Butterfly Kisses


“Shh. What do you see?” He moved out of the way, so that she could peer around the corner.

“Zombies. Twelve… fourteen?”

“Anything interesting about them?”

She looked again. Most were tight skin and bones, dry, sun-baked, old. But some, four or five, were freshly dead with wet gaping wounds. “Some of them are new.”


She thought hard. “Someone got overrun.”

“Possibly. More likely from the inside out. Look what they’re wearing.”

The new ones, the fresh ones, were barefoot and in sleeping clothes. “Someone died during the night. He bit someone. They bit someone.” This is why father and mother don’t sleep in the same bed.
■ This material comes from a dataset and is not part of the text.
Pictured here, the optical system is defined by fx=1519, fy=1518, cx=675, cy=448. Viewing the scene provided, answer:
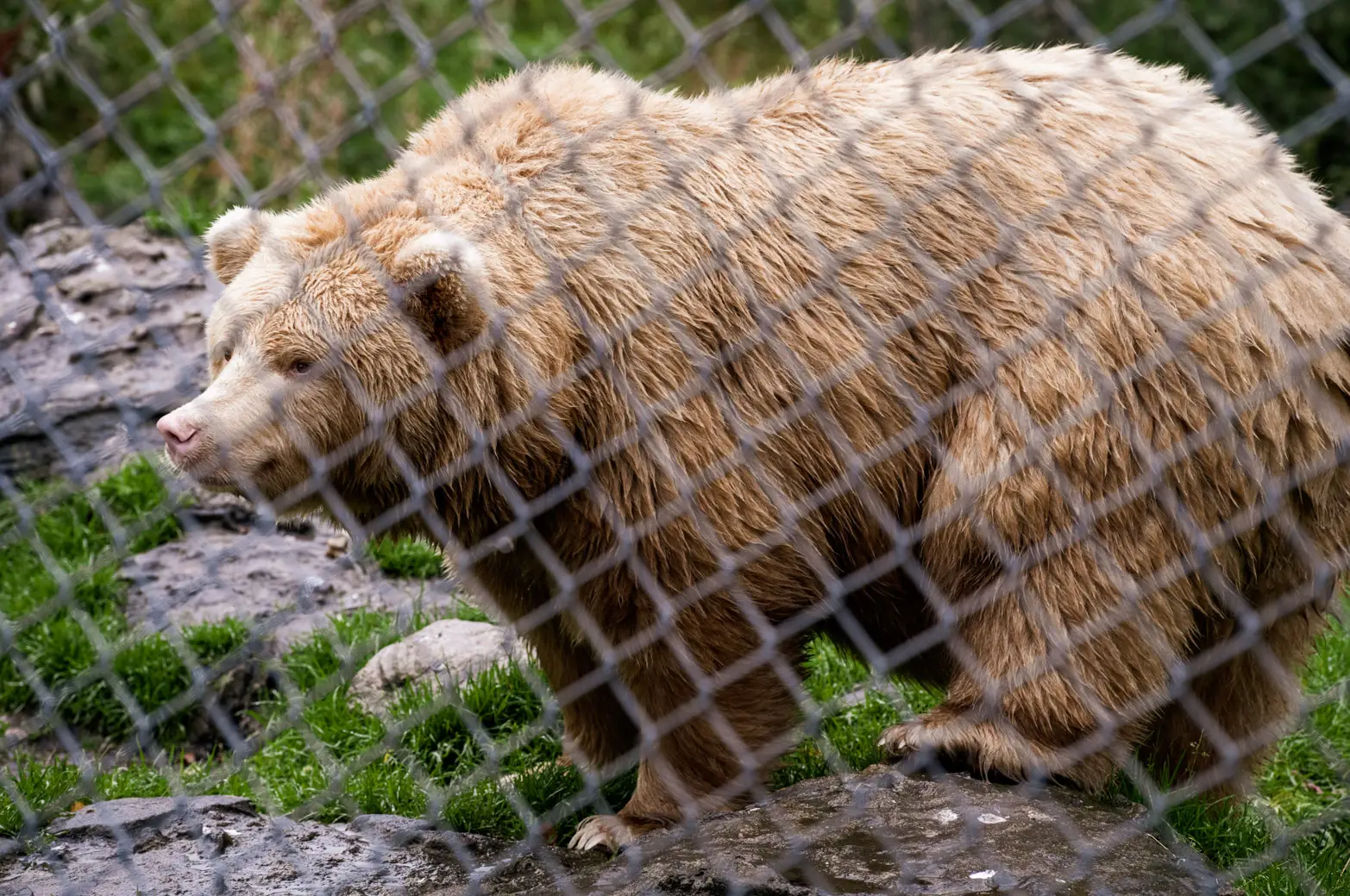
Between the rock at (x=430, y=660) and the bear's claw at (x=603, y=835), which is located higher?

“Good.” Father nodded. “What else?”

She looked again. Five zombies out of fourteen were fresh. That was a lot… “It’s nearby. There’ll be supplies.”

Good. Come on.”

They didn’t stop to kill the zombies, they stole away silently through the long grass. and into a stand of trees. When they were far enough away as not to be heard, she asked in a normal voice, “How do we find it?”
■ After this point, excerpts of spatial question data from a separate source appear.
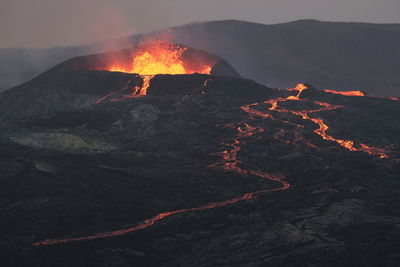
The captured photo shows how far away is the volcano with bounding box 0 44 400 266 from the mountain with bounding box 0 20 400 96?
Answer: 7164 cm

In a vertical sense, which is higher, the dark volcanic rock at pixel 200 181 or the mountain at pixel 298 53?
the mountain at pixel 298 53

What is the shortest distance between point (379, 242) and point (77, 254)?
18.6 m

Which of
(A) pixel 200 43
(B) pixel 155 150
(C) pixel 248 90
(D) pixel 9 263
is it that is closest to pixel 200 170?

“I know where it is. We trade with them. We did. I recognized one of the zombies.” He stopped as they got to the edge of a road. “First we go home and I get help.”

“I want to come with you.”

He shook his head gravely. “It’s not a good idea. It’ll be a lot of zombies, in close quarters. And, there could be survivors there, still. They’ll be angry, on edge. They might not want to come in with us. Dangerous.”

“I can handle it.”

“You’re good with a bow, but we’ll be taking guns.”

Guns. She’d only ever seen them take out the guns once, when she was little, and she’d never found out why; whatever they’d been afraid of hadn’t happened. “You could teach me guns.”

“Not this time. Your mother would kill me. Now come.” He watched her face screw up in disappointment. He offered, “Maybe when you’re twelve.”